Asked what arrangements and plans they had made for the contingency of the Spaniards’ return, he said that what he knows concerning the question is that they were always saying they would have to fight to the death, for they do not wish to live in any other way than they are living at present; and the demons in the estufa of Taos had given them to understand that as soon as the Spaniards began to move toward this kingdom they would warn them so that they might unite, and none of them would be caught. He having been questioned further and repeatedly touching the case, he said that he has nothing more to say except that they should be always on the alert, because the said Indians were continually planning to follow the Spaniards and fight with them by night, in order to drive off the horses and catch them afoot, although they might have to follow them for many leagues. What he has said is the truth, and what happened, on the word of a Christian who confesses his guilt. He said that he has come to the pueblos through fear to lead in idolatrous dances, in which he greatly fears in his heart that he may have offended God, and that now having been absolved and returned to the fold of the church, he has spoken the truth in everything he has been asked.

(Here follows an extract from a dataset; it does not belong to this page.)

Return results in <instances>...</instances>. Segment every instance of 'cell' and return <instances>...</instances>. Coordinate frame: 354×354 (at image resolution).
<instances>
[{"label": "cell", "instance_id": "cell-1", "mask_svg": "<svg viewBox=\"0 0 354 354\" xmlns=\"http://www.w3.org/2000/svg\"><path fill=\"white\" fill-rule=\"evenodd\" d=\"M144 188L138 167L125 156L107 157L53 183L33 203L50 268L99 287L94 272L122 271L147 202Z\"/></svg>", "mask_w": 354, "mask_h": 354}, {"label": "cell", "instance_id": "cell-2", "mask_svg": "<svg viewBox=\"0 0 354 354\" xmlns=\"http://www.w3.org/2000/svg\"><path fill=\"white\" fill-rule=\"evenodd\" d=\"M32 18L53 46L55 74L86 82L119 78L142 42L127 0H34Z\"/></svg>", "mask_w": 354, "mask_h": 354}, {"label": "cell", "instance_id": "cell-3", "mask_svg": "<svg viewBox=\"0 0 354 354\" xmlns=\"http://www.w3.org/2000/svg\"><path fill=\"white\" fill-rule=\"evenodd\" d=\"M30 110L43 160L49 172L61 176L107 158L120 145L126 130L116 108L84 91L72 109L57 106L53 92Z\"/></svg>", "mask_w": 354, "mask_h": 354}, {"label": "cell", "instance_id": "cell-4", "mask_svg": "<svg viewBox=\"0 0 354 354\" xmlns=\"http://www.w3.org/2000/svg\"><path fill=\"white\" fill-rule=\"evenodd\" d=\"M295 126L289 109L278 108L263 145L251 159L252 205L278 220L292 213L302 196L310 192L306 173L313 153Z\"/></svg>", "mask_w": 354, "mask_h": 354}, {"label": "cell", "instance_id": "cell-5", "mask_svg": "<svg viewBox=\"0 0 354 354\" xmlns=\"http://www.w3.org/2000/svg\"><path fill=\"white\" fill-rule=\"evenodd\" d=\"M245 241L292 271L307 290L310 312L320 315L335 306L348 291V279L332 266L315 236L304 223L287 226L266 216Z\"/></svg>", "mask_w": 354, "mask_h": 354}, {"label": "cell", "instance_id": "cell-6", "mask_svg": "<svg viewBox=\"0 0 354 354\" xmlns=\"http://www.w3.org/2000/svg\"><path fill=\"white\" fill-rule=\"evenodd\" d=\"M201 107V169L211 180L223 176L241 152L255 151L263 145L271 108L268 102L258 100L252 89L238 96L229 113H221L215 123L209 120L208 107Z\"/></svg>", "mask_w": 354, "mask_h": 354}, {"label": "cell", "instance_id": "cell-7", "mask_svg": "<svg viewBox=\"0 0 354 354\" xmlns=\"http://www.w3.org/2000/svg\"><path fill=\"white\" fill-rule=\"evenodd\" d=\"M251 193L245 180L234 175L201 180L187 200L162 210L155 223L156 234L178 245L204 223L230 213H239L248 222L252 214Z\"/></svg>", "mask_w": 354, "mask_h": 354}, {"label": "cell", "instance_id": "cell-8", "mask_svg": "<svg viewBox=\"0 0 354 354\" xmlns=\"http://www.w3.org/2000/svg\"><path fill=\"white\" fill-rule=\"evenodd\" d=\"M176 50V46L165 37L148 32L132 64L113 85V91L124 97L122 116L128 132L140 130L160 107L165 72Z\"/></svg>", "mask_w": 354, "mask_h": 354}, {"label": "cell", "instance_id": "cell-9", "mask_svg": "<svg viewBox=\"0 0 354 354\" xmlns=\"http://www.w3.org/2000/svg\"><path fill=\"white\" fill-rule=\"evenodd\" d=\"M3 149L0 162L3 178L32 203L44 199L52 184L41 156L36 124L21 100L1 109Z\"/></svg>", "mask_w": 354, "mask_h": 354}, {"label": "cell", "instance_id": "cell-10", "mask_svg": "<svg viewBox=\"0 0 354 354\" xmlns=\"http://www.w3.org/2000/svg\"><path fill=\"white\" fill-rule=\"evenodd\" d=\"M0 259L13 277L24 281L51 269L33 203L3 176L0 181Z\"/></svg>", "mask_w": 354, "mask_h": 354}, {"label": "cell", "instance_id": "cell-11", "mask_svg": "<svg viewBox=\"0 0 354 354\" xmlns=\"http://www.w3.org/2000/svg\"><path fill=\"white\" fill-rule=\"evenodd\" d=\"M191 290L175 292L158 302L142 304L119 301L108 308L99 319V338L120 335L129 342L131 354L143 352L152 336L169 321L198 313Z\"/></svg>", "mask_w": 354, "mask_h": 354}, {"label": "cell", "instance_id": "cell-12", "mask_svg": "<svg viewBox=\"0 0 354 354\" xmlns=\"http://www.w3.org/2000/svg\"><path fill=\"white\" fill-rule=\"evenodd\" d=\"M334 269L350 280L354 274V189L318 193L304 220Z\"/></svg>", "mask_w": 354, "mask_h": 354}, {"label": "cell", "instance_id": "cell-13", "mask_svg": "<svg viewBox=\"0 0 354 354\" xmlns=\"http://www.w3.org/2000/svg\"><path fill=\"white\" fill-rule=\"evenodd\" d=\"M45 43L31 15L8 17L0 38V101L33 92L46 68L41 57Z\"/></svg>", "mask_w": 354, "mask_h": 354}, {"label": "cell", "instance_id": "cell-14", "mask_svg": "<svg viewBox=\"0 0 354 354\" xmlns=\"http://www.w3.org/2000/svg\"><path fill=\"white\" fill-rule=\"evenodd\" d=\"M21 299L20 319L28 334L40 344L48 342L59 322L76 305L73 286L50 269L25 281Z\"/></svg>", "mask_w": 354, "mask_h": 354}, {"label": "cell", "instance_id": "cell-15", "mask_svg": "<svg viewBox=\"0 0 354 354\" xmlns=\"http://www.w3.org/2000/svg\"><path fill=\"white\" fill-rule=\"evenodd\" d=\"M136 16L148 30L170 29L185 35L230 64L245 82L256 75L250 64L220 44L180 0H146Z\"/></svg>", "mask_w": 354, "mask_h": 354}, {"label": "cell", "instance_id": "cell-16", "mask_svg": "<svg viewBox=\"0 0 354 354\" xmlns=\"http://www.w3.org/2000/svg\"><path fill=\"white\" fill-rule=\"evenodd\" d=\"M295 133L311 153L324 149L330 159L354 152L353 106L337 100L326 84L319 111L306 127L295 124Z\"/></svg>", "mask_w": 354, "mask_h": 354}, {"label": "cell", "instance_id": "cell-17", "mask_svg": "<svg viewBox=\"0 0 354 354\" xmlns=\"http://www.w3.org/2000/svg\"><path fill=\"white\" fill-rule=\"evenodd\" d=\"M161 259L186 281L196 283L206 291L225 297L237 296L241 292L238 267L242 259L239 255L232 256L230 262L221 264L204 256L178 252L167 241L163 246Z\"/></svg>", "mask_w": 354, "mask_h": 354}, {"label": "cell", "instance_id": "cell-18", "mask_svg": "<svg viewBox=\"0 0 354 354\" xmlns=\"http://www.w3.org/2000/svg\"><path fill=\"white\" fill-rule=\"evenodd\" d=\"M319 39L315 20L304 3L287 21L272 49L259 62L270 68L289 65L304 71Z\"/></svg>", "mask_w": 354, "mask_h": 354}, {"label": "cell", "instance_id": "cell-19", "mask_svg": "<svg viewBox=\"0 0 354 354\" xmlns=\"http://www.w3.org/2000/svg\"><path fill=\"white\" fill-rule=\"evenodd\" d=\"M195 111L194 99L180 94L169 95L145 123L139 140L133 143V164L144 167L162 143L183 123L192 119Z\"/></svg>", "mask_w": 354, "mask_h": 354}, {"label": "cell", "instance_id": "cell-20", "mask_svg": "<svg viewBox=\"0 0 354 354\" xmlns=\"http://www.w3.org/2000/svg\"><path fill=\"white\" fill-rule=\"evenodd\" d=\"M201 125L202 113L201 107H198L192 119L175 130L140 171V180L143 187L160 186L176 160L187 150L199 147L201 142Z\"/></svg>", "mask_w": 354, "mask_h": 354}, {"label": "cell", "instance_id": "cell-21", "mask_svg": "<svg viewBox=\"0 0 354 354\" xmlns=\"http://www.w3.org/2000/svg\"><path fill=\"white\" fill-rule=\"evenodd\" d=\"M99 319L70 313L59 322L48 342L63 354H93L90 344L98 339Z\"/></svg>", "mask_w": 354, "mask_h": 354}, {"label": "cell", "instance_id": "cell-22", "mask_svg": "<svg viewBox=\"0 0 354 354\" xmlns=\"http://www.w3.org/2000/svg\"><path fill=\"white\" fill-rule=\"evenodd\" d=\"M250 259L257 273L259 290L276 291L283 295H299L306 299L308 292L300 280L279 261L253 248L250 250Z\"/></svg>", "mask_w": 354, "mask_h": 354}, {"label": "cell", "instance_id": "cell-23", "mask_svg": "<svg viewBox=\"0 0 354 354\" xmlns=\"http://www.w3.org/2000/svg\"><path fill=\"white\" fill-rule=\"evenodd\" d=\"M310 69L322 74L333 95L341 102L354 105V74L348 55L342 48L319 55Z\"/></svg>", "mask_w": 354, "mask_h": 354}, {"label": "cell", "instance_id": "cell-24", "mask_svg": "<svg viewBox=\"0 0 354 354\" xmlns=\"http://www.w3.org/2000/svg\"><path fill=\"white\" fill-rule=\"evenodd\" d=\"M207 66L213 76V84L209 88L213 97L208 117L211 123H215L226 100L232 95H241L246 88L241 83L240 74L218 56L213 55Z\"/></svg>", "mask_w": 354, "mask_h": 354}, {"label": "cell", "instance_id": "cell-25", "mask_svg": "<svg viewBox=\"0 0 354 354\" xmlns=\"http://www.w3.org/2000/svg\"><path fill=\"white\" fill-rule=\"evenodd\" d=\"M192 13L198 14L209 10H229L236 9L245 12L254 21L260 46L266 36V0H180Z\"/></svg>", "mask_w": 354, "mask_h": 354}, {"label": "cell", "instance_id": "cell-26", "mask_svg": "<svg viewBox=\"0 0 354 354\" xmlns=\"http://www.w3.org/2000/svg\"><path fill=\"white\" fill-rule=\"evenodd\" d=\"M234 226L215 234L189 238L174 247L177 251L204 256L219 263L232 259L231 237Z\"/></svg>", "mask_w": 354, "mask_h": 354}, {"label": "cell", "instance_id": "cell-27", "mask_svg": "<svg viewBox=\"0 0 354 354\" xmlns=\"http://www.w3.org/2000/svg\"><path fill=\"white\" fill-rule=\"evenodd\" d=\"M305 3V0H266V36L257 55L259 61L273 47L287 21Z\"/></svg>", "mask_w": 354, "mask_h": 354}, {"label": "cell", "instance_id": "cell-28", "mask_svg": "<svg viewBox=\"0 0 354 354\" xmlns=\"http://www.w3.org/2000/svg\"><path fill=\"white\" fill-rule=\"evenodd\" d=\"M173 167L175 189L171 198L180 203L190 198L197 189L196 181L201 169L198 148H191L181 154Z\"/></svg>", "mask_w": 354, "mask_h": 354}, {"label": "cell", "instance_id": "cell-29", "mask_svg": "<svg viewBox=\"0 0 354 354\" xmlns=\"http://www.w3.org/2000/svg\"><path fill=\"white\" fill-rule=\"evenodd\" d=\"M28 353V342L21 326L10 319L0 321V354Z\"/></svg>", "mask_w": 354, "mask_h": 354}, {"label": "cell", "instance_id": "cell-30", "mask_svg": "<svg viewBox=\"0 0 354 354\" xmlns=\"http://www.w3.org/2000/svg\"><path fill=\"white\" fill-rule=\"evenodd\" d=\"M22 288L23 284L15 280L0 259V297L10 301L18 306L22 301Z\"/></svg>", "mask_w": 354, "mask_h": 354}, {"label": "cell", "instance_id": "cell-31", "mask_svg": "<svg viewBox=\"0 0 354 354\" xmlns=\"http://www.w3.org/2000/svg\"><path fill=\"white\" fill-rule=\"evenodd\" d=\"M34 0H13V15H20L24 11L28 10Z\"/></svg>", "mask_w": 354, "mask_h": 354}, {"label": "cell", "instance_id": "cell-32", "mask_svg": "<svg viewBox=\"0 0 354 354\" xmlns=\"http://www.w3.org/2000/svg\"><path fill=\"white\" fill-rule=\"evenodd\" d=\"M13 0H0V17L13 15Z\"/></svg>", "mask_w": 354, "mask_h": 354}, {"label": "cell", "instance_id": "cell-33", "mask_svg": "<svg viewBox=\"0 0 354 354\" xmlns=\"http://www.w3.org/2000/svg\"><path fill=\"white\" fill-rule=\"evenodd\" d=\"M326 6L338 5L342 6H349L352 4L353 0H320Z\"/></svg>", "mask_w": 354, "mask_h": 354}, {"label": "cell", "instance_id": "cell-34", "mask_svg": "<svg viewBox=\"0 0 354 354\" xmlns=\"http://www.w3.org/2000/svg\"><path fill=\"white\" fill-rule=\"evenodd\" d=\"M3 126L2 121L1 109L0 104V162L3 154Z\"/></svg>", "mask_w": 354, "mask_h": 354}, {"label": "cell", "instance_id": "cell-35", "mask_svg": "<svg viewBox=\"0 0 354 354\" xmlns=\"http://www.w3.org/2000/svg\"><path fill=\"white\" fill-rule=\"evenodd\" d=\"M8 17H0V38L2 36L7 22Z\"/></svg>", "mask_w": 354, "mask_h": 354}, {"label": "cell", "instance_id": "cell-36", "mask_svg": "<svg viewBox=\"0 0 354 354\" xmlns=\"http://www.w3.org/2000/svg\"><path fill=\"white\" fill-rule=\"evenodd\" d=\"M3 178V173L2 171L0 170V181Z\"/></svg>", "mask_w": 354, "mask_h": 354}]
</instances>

- 1. Queres (or Keres) is one of three Pueblo languages. It is spoken by those from San Felipe, among others.
- 2. Tigua (or Tiwa) is a dialect of one of the Pueblo languages.
- 3. Spanish word meaning “proceedings.”
- 4. Contemptuous reference to Pueblo medicine men.
- 5. I.e., land the Spanish claimed custody of
- 6. Moqui or Mokwi is a name for the Hopi.
- 7. A place of assembly
- 8. A mythical lake.
- 9. Fiber from an agave plant.
- 10. A group of attendants.
- 11. Cacina, or Kachina, in the religion of the Pueblo was a spirit.
- 12. Derogatory reference by the Spanish to the spirits of the Pueblo religion.